[Start]
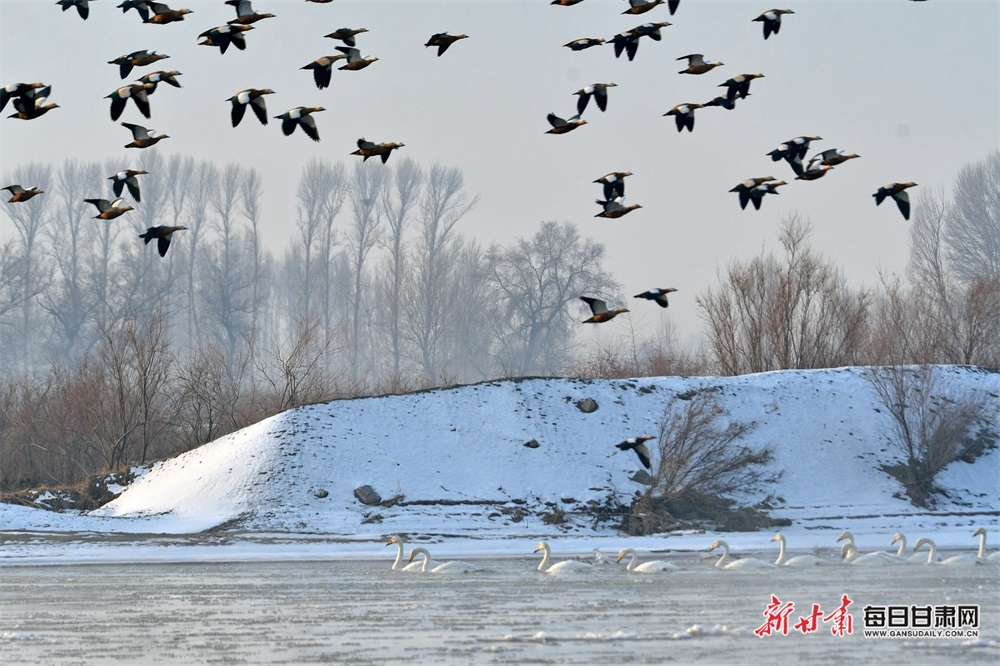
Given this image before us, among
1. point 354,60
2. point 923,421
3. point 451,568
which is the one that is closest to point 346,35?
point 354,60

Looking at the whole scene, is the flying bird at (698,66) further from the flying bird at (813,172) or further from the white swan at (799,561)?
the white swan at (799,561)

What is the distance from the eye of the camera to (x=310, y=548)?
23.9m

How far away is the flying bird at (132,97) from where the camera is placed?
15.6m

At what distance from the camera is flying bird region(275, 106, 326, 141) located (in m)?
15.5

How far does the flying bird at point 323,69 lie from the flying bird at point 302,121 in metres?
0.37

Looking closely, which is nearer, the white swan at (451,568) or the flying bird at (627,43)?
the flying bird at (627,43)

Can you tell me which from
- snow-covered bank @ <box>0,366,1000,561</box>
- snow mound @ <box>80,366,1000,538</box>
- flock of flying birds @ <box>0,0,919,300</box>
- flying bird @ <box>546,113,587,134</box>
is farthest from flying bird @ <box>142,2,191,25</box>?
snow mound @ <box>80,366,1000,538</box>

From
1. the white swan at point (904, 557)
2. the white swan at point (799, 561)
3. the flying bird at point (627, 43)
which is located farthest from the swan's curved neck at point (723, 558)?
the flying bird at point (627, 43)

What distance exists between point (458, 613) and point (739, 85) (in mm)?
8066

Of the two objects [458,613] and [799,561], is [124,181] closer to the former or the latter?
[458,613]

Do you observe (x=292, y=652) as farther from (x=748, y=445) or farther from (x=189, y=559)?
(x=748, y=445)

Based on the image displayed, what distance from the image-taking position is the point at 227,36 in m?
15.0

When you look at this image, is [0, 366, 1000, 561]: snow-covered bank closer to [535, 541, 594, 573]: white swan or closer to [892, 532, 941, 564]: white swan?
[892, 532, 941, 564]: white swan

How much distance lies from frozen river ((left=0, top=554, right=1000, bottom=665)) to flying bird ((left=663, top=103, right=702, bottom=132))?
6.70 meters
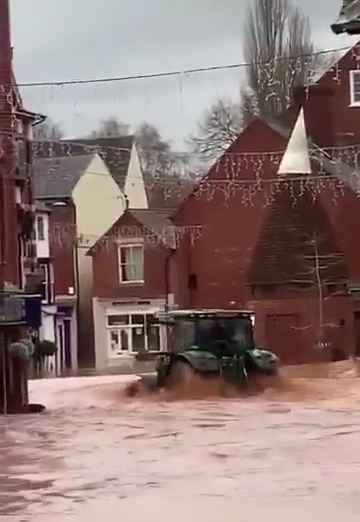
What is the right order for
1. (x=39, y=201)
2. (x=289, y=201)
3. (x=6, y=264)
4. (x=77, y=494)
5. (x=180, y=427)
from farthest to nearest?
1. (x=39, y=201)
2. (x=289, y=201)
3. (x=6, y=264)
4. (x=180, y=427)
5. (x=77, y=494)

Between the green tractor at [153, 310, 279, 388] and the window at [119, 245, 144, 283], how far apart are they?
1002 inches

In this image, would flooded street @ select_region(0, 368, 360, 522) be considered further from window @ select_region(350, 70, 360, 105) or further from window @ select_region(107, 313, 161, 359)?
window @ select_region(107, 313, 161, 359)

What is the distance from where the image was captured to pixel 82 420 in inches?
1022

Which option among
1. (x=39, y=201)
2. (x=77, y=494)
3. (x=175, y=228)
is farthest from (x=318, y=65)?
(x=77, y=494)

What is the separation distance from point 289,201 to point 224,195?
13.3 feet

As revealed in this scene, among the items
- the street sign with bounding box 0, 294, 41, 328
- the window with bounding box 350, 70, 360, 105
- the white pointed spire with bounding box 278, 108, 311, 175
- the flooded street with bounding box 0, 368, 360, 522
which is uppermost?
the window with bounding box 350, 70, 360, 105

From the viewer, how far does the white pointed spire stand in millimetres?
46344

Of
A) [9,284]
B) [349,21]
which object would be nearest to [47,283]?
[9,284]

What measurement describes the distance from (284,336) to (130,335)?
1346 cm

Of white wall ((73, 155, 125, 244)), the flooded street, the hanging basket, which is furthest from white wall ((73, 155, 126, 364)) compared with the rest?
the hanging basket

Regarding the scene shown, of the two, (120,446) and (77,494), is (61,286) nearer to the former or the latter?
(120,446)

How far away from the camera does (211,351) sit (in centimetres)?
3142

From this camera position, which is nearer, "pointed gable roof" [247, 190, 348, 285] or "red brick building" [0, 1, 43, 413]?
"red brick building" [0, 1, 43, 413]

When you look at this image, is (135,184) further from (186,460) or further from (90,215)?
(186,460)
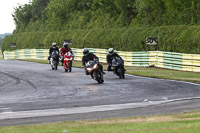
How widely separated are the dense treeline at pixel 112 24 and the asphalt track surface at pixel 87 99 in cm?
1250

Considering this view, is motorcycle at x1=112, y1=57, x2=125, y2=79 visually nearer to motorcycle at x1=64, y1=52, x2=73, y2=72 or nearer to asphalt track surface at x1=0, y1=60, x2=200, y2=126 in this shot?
[End]
[Start]
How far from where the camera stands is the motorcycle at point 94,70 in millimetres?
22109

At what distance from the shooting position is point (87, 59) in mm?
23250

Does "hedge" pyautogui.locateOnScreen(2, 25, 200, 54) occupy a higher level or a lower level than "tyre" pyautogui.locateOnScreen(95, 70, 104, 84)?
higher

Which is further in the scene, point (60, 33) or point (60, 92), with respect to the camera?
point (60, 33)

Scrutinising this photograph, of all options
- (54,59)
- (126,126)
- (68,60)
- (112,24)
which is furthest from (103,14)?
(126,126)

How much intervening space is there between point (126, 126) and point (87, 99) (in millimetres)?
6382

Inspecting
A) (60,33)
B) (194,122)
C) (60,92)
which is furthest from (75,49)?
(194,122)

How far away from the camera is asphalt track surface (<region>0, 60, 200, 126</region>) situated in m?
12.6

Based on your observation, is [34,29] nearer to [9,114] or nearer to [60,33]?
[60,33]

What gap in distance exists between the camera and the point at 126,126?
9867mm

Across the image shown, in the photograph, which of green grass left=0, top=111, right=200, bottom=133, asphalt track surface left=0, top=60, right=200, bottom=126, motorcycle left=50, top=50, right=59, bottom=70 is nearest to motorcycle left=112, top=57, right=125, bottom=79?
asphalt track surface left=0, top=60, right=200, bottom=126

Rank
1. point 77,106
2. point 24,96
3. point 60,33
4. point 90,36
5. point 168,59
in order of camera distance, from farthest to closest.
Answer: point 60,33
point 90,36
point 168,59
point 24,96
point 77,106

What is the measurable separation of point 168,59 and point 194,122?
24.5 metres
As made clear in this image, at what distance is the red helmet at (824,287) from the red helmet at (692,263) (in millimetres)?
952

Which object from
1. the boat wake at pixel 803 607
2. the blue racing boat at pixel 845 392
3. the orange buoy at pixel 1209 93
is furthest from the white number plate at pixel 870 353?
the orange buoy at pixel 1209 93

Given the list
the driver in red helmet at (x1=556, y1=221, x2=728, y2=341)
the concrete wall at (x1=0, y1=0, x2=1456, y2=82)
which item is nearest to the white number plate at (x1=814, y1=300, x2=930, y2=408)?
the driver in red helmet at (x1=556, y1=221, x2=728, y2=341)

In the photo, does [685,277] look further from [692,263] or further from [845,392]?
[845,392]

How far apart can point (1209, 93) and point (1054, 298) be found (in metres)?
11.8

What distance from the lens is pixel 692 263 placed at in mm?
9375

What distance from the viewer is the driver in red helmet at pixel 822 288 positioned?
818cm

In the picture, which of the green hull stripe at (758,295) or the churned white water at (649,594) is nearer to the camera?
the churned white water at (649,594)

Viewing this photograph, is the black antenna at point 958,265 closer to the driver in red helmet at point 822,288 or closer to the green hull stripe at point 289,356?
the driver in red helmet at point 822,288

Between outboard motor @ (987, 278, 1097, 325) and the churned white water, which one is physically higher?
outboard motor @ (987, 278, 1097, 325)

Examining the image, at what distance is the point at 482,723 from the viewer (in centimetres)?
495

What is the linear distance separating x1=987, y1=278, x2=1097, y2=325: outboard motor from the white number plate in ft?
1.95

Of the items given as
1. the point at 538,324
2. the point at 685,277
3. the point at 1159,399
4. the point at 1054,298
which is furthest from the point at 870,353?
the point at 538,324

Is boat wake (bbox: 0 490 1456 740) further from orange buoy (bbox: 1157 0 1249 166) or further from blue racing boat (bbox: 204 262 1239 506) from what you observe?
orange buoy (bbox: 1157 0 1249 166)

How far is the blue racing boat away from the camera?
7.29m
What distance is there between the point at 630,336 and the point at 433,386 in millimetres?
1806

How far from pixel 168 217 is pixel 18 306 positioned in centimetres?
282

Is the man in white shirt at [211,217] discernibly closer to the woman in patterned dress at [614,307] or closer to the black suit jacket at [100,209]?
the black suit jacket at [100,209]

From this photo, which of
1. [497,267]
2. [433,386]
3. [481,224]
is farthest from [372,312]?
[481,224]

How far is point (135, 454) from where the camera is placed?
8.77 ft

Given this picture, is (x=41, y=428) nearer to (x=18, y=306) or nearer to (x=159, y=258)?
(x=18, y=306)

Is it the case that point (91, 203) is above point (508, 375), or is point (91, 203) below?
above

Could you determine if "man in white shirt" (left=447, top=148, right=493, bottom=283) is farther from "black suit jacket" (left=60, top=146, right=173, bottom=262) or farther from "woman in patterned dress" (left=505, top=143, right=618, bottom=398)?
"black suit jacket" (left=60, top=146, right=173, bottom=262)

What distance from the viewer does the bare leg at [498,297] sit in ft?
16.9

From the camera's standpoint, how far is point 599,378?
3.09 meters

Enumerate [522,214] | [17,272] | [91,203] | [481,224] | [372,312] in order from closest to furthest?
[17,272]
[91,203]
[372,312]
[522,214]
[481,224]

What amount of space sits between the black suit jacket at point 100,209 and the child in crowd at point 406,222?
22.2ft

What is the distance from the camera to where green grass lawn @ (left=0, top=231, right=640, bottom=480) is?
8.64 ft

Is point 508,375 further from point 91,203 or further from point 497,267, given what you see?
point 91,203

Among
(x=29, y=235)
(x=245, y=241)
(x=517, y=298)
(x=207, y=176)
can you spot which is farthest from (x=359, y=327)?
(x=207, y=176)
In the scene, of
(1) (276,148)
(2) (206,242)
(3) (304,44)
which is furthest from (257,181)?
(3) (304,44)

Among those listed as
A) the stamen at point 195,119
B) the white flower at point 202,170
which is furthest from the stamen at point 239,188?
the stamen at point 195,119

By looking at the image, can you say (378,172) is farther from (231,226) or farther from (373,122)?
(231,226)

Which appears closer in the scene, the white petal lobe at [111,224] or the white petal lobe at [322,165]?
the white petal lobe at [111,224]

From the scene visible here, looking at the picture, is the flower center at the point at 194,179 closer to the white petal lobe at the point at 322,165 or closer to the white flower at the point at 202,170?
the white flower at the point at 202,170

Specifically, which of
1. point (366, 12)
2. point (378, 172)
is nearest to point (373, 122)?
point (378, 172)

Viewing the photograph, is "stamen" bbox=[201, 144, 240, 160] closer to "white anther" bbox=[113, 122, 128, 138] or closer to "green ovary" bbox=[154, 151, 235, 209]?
[End]
* _EXERCISE INSTRUCTIONS_:
Pull out every line in the rows above that contains the word "stamen".

* _RESULT FOR THIS EXERCISE_:
A) the stamen at point 195,119
which is furthest from the stamen at point 239,188?
the stamen at point 195,119
Viewing the photograph, is "stamen" bbox=[201, 144, 240, 160] closer to "white anther" bbox=[113, 122, 128, 138] or closer to "green ovary" bbox=[154, 151, 235, 209]?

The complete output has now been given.